To interrupt for a second, I have to say I find Comey’s assertion that he was primarily concerned with shielding Hillary Clinton. as opposed to James Comey, from criticism from Jason Chaffetz to, ah, strain the bounds of plausibility. But moving right along…
Without Comey’s intervention, Clinton very likely would have won, as Nate Silver later showed. But the race was close enough that the shock of Comey’s announcement put her small lead in serious danger.
But Comey’s decision can at least be understood, if not defended, by the context in which he operated. The belief that Clinton would certainly win was not reflected in hard-headed data journalism by sources like FiveThirtyEight or the Upshot — which repeatedly emphasized that Trump’s chances were very real — but it was the assumption of reporters framing the campaign.
More importantly, Comey had serious reason to believe that, if he did not pursue the new lead against Clinton, it would haunt both him and her. The Republican Party has spent decades building up a partisan news environment capable of turning nonevents into imagined first-tier scandals. Conservatives spent years whipping up outrage at the “IRS scandal,” which was nothing more than the agency’s attempt to enforce murky campaign finance law against both liberal and conservative activists alike, as a sinister Obama plot to crush his enemies. They did the same with Benghazi, a case of a bureaucracy caught flat-footed by a terrorist attack, which Republicans depicted as a sinister plot to mislead the public, or even worse.
I agree with all this as far as it goes. I don’t think that Comey thought that the letter would change the result of the election. The widespread assumption that Hillary Clinton’s victory was inevitable and Donald Trump was a joke was indeed crucial to Comey’s actions, just as it was crucial to explaining why coverage of a minor Hillary Clinton scandal and a Hillary Clinton non-scandal overwhelmed coverage of the many vastly more serious (and, generally, scandalous in ways of more obvious purient interest) scandals of her opponent.
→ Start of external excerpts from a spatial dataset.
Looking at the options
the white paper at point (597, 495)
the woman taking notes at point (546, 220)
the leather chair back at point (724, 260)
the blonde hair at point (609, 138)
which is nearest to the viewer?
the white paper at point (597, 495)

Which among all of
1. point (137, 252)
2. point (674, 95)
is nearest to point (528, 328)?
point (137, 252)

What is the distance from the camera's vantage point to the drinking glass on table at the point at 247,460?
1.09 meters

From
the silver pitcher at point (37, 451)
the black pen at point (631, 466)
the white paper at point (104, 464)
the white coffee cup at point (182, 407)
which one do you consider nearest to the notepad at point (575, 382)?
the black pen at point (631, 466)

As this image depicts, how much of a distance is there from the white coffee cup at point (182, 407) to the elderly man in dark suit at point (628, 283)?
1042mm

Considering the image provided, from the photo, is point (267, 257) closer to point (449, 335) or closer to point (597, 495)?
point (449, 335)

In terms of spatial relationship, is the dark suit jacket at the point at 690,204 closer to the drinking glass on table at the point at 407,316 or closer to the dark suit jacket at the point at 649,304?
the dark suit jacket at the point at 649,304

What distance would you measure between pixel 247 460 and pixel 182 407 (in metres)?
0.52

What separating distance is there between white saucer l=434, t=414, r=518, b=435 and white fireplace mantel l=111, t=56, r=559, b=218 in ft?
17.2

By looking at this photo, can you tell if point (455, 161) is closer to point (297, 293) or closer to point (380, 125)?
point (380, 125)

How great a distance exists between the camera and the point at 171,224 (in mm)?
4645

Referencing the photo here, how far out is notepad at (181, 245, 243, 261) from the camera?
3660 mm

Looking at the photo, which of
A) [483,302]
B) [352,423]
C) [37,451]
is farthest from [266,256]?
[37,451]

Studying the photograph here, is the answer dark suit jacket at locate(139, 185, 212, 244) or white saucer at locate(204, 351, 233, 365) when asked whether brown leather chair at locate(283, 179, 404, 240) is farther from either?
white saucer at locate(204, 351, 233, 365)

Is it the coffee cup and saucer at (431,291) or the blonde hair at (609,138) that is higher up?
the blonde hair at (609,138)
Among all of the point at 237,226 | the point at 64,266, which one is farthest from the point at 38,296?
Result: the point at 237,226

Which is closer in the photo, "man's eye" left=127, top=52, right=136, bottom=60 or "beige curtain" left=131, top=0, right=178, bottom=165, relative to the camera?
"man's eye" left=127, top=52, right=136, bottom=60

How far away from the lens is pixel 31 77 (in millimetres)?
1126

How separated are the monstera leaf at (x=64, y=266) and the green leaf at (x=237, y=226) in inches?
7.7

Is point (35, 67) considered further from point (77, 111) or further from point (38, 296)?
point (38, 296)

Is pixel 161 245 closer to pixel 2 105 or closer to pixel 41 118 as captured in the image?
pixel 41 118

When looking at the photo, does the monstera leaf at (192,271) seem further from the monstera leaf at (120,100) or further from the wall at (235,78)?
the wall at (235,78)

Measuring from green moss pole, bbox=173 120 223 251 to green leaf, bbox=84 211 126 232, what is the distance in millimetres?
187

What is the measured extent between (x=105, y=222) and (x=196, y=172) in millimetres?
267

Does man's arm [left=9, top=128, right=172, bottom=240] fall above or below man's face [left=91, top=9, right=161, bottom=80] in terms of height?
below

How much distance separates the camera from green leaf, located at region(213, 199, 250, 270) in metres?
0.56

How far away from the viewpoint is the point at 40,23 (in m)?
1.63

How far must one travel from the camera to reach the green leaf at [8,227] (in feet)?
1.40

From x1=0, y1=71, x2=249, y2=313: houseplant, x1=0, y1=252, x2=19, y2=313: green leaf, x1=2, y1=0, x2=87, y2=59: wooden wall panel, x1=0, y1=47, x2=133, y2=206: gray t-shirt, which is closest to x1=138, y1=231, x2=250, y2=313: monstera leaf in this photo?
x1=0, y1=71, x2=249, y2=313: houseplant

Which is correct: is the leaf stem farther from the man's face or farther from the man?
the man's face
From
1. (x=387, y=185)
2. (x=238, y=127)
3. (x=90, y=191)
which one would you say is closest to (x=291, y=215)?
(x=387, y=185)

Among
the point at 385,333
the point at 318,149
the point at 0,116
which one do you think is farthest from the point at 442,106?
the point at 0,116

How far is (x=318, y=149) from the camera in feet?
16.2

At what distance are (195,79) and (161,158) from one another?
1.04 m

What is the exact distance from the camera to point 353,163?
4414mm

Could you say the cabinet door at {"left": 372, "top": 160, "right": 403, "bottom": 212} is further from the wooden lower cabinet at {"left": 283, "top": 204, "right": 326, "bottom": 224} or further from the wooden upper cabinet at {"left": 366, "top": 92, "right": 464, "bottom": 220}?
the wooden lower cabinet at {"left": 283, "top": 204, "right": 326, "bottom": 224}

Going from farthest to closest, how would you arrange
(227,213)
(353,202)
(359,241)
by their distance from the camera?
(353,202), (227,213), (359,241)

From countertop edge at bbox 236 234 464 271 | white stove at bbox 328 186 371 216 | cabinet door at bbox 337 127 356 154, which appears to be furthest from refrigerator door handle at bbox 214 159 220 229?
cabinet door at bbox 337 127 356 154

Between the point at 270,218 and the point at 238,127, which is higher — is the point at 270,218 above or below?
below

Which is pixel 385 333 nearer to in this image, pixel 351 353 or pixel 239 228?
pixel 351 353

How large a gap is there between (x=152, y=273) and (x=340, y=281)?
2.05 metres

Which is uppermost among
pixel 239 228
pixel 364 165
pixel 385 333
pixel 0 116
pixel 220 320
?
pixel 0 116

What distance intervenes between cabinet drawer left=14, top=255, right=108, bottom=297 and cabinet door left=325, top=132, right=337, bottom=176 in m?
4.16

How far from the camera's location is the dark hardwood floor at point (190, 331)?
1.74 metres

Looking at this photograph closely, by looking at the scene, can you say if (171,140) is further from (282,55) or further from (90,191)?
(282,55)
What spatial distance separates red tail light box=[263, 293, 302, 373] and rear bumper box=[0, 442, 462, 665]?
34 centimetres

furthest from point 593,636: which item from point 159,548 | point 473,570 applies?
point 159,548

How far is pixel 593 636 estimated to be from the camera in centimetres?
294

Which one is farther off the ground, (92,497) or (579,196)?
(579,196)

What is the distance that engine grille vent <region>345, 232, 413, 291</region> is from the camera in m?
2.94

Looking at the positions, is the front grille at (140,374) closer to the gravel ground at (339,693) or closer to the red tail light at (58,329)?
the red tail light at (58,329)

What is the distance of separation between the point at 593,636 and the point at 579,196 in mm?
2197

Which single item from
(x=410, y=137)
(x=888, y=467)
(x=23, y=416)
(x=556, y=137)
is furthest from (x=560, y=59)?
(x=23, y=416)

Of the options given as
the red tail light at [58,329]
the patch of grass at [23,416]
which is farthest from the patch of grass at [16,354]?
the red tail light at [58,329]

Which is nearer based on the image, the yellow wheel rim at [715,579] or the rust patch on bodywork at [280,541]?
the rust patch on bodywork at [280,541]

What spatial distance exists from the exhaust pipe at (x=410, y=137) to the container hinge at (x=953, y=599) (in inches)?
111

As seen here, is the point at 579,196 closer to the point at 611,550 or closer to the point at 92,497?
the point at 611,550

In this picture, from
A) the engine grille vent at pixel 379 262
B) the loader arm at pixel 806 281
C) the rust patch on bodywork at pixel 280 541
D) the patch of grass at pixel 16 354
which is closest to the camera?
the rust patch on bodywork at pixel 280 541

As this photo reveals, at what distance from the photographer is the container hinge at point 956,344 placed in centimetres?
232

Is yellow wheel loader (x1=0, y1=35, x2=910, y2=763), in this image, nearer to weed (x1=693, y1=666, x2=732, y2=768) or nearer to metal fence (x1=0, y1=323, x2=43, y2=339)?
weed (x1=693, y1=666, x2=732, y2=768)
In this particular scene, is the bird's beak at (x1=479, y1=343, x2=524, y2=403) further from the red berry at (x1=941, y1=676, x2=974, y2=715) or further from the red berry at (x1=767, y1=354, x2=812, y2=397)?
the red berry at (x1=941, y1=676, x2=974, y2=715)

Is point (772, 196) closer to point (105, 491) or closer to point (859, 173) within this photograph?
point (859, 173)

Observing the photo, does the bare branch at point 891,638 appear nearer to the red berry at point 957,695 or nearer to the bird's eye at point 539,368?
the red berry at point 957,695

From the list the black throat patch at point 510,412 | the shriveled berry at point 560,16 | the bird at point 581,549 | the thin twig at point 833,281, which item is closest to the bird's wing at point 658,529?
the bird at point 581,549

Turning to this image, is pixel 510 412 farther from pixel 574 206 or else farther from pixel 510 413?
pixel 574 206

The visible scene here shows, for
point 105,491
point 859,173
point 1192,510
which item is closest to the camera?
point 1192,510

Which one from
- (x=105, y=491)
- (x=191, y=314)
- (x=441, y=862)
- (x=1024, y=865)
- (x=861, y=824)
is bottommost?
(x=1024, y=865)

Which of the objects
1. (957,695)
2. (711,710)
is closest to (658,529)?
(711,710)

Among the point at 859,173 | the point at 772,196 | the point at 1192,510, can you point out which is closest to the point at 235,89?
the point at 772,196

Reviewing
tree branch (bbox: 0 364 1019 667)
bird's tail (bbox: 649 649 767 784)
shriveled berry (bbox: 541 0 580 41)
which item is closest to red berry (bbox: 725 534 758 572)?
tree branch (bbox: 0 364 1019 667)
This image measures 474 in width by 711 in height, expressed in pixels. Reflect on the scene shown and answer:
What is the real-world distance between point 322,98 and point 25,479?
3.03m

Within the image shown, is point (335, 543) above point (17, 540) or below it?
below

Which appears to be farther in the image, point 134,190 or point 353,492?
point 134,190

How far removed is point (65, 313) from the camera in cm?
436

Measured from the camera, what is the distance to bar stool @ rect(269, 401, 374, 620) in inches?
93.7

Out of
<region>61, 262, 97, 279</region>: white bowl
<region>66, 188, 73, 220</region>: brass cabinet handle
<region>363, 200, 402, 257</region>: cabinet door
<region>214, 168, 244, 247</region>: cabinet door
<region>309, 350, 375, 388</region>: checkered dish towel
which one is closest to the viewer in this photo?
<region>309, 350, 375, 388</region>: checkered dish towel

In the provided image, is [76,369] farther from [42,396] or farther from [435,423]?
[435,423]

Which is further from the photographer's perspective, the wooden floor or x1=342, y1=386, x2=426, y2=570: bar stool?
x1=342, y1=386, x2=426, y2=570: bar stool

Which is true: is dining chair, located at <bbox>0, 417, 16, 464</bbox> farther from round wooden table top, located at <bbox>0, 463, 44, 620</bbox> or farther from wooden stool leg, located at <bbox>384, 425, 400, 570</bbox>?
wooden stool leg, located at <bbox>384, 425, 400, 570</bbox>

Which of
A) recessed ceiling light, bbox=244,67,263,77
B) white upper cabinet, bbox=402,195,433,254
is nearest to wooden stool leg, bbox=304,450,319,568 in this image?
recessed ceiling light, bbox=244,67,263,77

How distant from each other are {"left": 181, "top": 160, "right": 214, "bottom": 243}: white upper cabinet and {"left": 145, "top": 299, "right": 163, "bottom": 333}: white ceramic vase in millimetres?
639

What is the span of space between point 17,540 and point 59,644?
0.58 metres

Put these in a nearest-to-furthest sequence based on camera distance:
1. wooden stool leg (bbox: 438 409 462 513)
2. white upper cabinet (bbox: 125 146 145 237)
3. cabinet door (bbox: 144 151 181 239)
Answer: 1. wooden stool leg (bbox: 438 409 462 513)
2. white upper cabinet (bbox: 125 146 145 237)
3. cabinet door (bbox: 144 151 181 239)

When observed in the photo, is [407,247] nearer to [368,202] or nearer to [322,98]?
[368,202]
But there’s a missing piece here. Comey didn’t just believe the media narrative that Clinton’s victory was inevitable; he pretty clearly believe the media narrative that Clinton was a uniquely corrupt and malign candidate. This is evident not only in his first inappropriate intervention into the election but also in the assumptions surrounding the decision to send the letter that blew up the world. If you assume (correctly) that by far the most likely outcome is the outcome that happened — i.e. the new trove of EMAILS would be determined to be immaterial and redundant less than two weeks after obtaining the search warrant — then the dilemma Comey thought he was facing vanishes. Why did Congress have to be informed ex ante about a lead that went nowhere? The dilemma presumably existed because Comey thought there was a real chance the investigation would lead to something, although there was no actual reason to think this. It’s pure Clinton Rules and it’s overwhelmingly likely that it was an important, if subconscious, factor in his decision-making.